…czyli moje meblarskie paranoje, cz. 2
13 listopada, 2023 2023-11-13 15:38…czyli moje meblarskie paranoje, cz. 2
Dzisiaj ZERO TEORII – wszystkie opisane sytuacje mają swoją firmę, imię i nazwisko.
Otrzymałem kiedyś w zarządzanie fabrykę mebli (głównie skrzyniowe klasa premium). To było pierwsze moje konsultingowe zadanie, gdzie wyzwaniem było uzdrowienie całości przedsiębiorstwa wraz z kreacją produktów i znajdowaniem rynków.

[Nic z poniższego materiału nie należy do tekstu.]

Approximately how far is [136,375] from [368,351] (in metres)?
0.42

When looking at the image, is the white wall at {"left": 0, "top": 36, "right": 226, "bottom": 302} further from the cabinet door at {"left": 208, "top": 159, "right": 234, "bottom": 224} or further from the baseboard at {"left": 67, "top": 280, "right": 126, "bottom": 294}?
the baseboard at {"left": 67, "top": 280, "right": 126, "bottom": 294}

Któregoś dnia mój brat (człowiek zajmujący się automatyką przemysłową na poziomie sterowania i nauczania mikroprocesorów) przypadkowo zawitał do mnie wraz z wolną godziną. Postanowiłem to wykorzystać i wysłałem go na halę w celu poszukania tematów do zautomatyzowania. Po ok. 10-15 minutach słyszę bieg po schodach (biuro miałem na piętrze) i dochodzący krzyk z klatki schodowej: Wiechu, spier…aj!, spier…aj szybko!.
Brat wpada zdyszany do biura i na moje lekko przerażone pytanie: Co takiego się stało? odpowiada: Wiechu, spier….j z tej branży, przecież tu nie ma żadnej marży. A ludzie stojący przy maszynach to normalni, często zdrowo myślący ludzie,. Oni za te pieniądze, które otrzymują, za chwilę odejdą z pracy, a drugich takich o zbliżonych kwalifikacjach na ich miejsce nie dostaniesz.
10-minutowa analiza z jakże trafną diagnozą. Możliwa, bo człowiek był całkowicie z zewnątrz i nie był przesiąknięty branżowymi paranojami. Dlatego najwyższy czas otrząsnąć się i zacząć coś zmieniać, kontynuując zagadnienia na poziomie dramatu.
Dramat 11: gdzie tu jest zysk? – produkt
Kiedyś kupcom jednej z sieci handlowych zaprezentowałem grupę mebli z tego samego segmentu. Poprosiłem ich o określenie cen detalicznych, jakie chcieliby podać w swojej ofercie. Okazało się, że najwyższą cenę założyli dla najtańszego produkcyjnie mebla. Jak łatwo się domyśleć miał to coś.
Pamiętaj: cena mebla nie jest wynikiem analizy kosztowej, ale tylko i wyłącznie wartością jaką Klient jest gotów za niego zapłacić.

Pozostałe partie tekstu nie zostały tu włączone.